Spomenik No.2 (Petrova Gora), 2006 © Jan Kempenaers
During the 1980’s, dutiful parties of schoolchildren in former Yugoslavia would journey to Petrova Gora to visit the extraordinary, futuristic monument – or spomenik – erected by the Communist government in memory of the partisans killed there during the Second World War. President Tito had commissioned the undulating, windowless, stainless steel-clad structure on the site where once stood a field hospital and refuge used by resistance fighters. As with many such spomeniks built during the period, its construction was presumed to help consolidate a view of the recent past, while reaffirming a national vision of both the present and the future.
In the pictures of Belgian photographer Jan Kempenaers, though, the monuments convey a less confident, more equivocal legacy. In 2006-7 he toured the countries of the former Yugoslavia using a 1975 map of memorials as a guide; now he has published Spomenik – an expanded series of colour pictures of 25 of the region’s most striking examples. As might be expected of a typological project of this nature, the photographs are unpeopled, and the views unimpeded; the early morning skies are neutral, and the structures cast few shadows; the photographs are landscape format, and centrally composed. Stripped of its ceremony and historical function, the monument at Petrova Gora now appears decidedly run-down. It has shed some of its cladding, to expose the hollows amongst its concrete interior; its approach is uneven and overgrown; and a satellite dish and antennae mar its profile.
Spomenik No.4 (Tjentiste), 2007 © Jan Kempenaers
Similarly the Tjentiste spomenik, despite its dynamism and boldness, looks merely antiquated and redundant. Built to mark the doomed and outnumbered stand by partisans resisting an Axis assault of 1943, the monument used to attract up to half a million visitors per year. Some 80,000 celebrants there observed the 4th July, Day of the Fighter in 1973. In Kempenaers’ photograph it stands deserted, its concrete is pitted, stained and streaked, and its concourse looks to be returning to meadow. But his work is of more than merely local and particular interest; for the physical decay and institutional neglect are in themselves symptomatic of a wider social fracturing. In other words, their obsolescence is at once communal, social, national and historical.

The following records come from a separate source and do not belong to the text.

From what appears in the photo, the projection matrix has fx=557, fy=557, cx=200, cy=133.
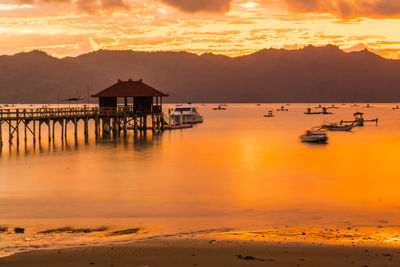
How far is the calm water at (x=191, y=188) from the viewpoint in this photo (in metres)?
22.2

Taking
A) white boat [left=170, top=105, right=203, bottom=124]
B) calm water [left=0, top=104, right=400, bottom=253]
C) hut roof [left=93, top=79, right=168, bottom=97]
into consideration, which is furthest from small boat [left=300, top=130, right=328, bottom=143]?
white boat [left=170, top=105, right=203, bottom=124]

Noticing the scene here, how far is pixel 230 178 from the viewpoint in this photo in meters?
37.0

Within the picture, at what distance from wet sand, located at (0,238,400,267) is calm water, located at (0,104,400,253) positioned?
2090mm

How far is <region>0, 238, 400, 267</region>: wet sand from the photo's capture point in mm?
14758

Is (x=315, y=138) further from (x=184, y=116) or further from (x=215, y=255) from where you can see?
(x=215, y=255)

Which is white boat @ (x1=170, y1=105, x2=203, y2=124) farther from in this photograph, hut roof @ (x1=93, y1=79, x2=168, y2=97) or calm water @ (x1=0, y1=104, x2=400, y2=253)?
calm water @ (x1=0, y1=104, x2=400, y2=253)

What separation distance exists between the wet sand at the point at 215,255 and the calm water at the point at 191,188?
6.86 ft

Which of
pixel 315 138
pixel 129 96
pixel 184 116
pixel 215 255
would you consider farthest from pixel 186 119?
pixel 215 255

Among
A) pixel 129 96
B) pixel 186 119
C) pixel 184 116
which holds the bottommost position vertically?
pixel 186 119

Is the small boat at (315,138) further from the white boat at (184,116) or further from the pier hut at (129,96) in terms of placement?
the white boat at (184,116)

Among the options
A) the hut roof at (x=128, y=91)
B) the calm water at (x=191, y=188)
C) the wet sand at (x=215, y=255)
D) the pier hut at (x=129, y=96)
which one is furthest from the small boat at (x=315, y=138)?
the wet sand at (x=215, y=255)

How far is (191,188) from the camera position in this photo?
32375mm

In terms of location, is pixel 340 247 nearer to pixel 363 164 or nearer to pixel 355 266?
pixel 355 266

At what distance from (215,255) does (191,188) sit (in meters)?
16.8
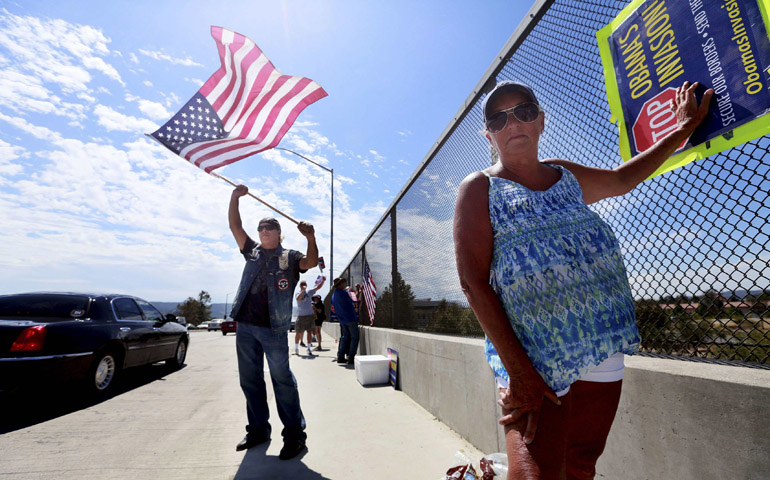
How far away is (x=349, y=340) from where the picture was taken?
8445 millimetres

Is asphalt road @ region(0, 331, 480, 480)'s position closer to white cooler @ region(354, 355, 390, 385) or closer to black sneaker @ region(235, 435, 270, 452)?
black sneaker @ region(235, 435, 270, 452)

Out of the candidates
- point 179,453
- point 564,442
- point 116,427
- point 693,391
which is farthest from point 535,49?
point 116,427

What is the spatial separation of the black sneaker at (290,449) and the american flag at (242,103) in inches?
107

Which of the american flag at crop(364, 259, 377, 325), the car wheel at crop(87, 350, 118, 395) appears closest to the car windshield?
the car wheel at crop(87, 350, 118, 395)

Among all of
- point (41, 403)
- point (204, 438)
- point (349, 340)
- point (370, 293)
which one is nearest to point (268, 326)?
point (204, 438)

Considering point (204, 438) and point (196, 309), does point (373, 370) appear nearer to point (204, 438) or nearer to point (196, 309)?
point (204, 438)

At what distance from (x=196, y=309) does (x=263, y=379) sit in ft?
311

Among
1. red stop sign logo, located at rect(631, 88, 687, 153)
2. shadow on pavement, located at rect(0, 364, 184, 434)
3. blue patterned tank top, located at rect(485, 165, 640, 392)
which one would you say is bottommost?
shadow on pavement, located at rect(0, 364, 184, 434)

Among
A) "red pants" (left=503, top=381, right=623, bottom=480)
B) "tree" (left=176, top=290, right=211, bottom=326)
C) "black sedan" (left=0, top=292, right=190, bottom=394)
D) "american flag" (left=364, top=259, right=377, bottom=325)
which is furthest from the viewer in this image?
"tree" (left=176, top=290, right=211, bottom=326)

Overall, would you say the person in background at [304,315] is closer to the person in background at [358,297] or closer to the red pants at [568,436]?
the person in background at [358,297]

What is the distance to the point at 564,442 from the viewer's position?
1121mm

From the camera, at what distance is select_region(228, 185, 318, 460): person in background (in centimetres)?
328

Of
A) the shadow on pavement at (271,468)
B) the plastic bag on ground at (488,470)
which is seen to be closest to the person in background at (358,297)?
the shadow on pavement at (271,468)

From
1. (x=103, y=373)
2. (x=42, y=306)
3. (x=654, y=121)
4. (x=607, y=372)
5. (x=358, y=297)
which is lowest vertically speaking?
(x=103, y=373)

Spomenik No.5 (Krusevo), 2007 © Jan Kempenaers
The spomeniks, then, owed their recognisable function and secure meanings to the framework established by the Communist Party which had commissioned them. But with the development of democracy through the 1990’s, and that decade’s wars and uprisings, the possibility that the monuments might celebrate a coherent, uncontested view of the past proved fainter than ever. That said, at a formal and symbolic level the structures had always (unwittingly) acknowledged the fragility of their own enterprise: they were all, of necessity, stridently and startlingly abstract. How else might the Party commemorate a war of liberation that spilled into a civil conflict fought on tangled political and ethinc lines of allegiance? An essay accompanying Kempenaers’ photographs notes that the monuments “had to be neutral enough to be acceptable to both victims and perpetrators. After all, once the slaughter was over, the former opponents had to collectively form the Socialist Republic of Yugoslavia.”
Spomenik No.9 (Jasenovac), 2007 © Jan Kempenaers
An earlier selection of Kempenaers’ spomenik pictures was subtitled ‘The End of History’; and perhaps that, ultimately, is his subject here. Not – heaven forbid – the triumphalist ‘end of history’ once announced by Fukuyama and the like. But the end of those certainties and histories which were momentarily so assuredly promoted by Eastern Europe’s single party states. An end which – Kempenaer’s minimally-captioned photographs powerfully attest – has resulted in incoherence, amnesia and the loss of meaning. As Bogdan Bogdanovic, designer of more than 20 memorials including that at Jasenovac, once put it: “The 20th century was a sad, dangerous century. In that time, Europe was chopped up into national boxes, with hermetic front lines. Half of my school friends perished in the war; the rest, in becoming communists or anti-communists, fought each other. All that I can say is this: I saw it, I lived it, and I didn’t understand it.”